Thursday, September 22, 2011

Onion, Shiitakes, Greens, and BACON!

In case you missed it, I once confessed how much I love bacon. If given the chance, I'd eat it everyday. Maybe even at every meal.

But, alas, the expense and time it takes for bacon prep, not to mention the clean-up, prevent me from enjoying it very often.

Or so I thought.

Then Smoky Bacon Grapeseed Oil* walked into my kitchen.

I am forever changed.

While this oil carries with it all the benefits of grapeseed oil (high flash point, cholesterol free, expansive properties so you use less, extremely low in saturated fat, lite taste, etc.), IT TASTES LIKE BACON!!!

So, now when I'm home alone for lunch, it's a whole lot easier to whip up this little recipe just for me.

Drizzle Bacon GSO in skillet and warm on medium heat.
Add diced red onion and saute until translucent (3-4 minutes).
Add chopped, fresh shiitake mushrooms and continue to saute a couple of minutes.
Add chopped, fresh greens (I used collards) and saute a couple more minutes.
Add leftover brown rice (optional) and warm through.
Top with sea salt to taste

*Want a bottle of your own? Email here by NOON Monday, September 26th, and order yourself a bottle or two. And while you're ordering, you might as well pick up a couple of other things. Check out more good stuff online here.
Proceeds from this order will benefit disaster response for The American Red Cross.

Tuesday, September 20, 2011

Ginger Mashed Winter Squash


It's all that needs to be said about this one.

Winter squash (butternut, sweet dumpling, delicata, etc.--use all the same or a combination of several)
Freshly grated ginger (start with a teaspoon)
A lot of cinnamon (no idea how much I put in!)
Butter Flavored Grapeseed Oil* or Butter (start with a Tablespoon)
A drizzle of honey
Sea salt to taste

*Email here to order.
  1. Preheat oven to 400 degrees.
  2. Slice squash in half lengthways and scoop out seeds.
  3. Place face down on a cookie sheet with a lip. Add enough water to cover the bottom of the tray.
  4. Roast until a fork inserts easily.
  5. Let cool slightly and scoop out flesh.
  6. Add remaining ingredients and mash together. Adjust seasoning to taste.
  7. Enjoy!

Wednesday, September 7, 2011

Comfort Food

My grandmother's funeral was this week. It was much, much more difficult than I expected. I thought I was prepared. After all, she was 96. That's a mighty long life.
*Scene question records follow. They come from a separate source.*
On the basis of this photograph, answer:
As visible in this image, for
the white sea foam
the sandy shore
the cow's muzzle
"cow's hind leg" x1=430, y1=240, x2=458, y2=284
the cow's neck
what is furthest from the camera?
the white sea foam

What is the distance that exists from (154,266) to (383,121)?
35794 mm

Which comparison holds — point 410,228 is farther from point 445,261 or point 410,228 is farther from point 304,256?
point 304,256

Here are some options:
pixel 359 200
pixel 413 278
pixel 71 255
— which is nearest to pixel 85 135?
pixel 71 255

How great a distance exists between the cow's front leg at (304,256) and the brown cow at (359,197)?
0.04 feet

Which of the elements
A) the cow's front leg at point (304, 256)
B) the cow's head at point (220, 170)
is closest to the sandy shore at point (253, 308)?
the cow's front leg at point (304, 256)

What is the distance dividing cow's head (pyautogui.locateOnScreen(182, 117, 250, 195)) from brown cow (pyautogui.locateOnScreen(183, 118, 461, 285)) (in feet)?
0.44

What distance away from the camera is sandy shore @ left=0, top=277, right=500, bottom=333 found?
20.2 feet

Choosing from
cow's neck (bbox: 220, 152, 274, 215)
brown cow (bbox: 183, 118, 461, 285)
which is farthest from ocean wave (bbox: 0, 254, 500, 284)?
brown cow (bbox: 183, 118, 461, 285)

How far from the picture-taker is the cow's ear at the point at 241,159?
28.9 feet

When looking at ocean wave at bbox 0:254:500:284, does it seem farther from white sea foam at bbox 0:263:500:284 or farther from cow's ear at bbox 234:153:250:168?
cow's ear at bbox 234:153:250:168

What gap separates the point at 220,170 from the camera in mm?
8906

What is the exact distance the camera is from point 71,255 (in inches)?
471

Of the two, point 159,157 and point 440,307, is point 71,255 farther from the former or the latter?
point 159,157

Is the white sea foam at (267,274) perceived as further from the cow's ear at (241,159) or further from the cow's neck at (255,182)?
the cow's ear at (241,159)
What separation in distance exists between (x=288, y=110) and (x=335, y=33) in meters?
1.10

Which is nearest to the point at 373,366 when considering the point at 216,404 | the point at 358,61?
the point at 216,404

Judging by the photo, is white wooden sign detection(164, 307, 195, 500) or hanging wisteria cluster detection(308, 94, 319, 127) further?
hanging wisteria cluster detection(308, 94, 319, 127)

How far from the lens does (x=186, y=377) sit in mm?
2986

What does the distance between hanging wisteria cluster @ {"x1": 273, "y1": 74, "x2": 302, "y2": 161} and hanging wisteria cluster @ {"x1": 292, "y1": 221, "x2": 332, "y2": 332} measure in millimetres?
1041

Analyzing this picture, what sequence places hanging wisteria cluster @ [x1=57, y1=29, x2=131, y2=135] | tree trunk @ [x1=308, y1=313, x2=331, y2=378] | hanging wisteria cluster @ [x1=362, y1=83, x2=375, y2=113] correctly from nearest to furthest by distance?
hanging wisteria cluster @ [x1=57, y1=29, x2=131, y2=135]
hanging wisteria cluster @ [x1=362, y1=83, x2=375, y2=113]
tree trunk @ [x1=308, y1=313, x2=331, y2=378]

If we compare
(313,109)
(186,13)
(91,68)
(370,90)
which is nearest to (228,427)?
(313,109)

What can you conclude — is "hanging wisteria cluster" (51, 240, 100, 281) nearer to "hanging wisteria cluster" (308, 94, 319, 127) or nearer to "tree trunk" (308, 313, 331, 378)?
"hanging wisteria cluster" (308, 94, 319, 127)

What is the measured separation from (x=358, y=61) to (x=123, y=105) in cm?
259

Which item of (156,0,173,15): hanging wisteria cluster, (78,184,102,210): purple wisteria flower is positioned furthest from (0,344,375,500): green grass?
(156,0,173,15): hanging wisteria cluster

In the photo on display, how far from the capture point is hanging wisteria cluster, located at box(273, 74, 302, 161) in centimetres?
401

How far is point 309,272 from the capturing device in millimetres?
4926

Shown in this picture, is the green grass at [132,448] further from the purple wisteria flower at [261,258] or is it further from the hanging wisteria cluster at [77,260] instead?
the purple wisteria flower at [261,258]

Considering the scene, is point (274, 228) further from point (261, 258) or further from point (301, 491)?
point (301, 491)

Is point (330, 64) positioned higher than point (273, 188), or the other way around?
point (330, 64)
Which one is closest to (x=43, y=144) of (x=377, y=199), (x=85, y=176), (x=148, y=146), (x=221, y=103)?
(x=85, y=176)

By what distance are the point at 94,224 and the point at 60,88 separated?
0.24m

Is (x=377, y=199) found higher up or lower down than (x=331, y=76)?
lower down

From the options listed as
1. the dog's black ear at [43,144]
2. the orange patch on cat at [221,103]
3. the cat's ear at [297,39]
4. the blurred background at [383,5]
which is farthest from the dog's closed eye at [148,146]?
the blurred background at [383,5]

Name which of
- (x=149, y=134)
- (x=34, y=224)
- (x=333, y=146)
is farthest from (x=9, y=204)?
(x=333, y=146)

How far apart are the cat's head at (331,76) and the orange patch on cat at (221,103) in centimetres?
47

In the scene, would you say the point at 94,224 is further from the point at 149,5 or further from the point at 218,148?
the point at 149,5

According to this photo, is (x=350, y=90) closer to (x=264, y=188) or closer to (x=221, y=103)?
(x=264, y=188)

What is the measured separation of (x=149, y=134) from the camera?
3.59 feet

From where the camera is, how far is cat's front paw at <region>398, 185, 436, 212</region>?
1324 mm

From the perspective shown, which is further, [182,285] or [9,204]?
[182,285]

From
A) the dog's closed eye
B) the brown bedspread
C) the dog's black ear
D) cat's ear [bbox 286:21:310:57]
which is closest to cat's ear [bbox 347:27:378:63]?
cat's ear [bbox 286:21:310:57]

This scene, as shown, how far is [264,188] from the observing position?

Still, I'm feeling deep sadness almost a week following her death.

It was interesting to observe the things that brought comfort during this initial grieving time. As family gathered to celebrate a life well-lived food was brought in. On a holiday weekend. With a tropical storm blowing in. 

But I was in south Alabama in the heart of a community who deals with hard things by sharing food. There were tomatoes and peaches, ham and bbq, salads and deviled eggs, chicken and dumplings, green beans and new potatoes, cookies and banana pudding, coffee and sweet tea. 

And fried chicken, the quintessential comfort food of the south. Lots and lots of fried chicken.

And I can't leave out the pound cake. I think we received 5, and my mom had already made one in anticipation of the holiday weekend.

What I realized after my 3rd meal of fried chicken topped off with pound cake is that while the food indeed was a comfort, I felt the most comfort from the stories being shared around the meal. We laughed until we cried telling tales that have been embellished over the years and remembering the good, long life my grandmother had. 

At our last "funeral meal" my brother said he hoped the next death would not be any time soon. His stomach couldn't take it. 

While I appreciate the sentiment, I desperately miss gathering around the table, sharing stories, laughing, enjoying the people around me, letting the rest of the world fall away and living in the moment. That's my true comfort food.

With the 10 year anniversary of September 11th coming up this weekend I hope many will find the comfort food that soothes their souls as they continue to grieve.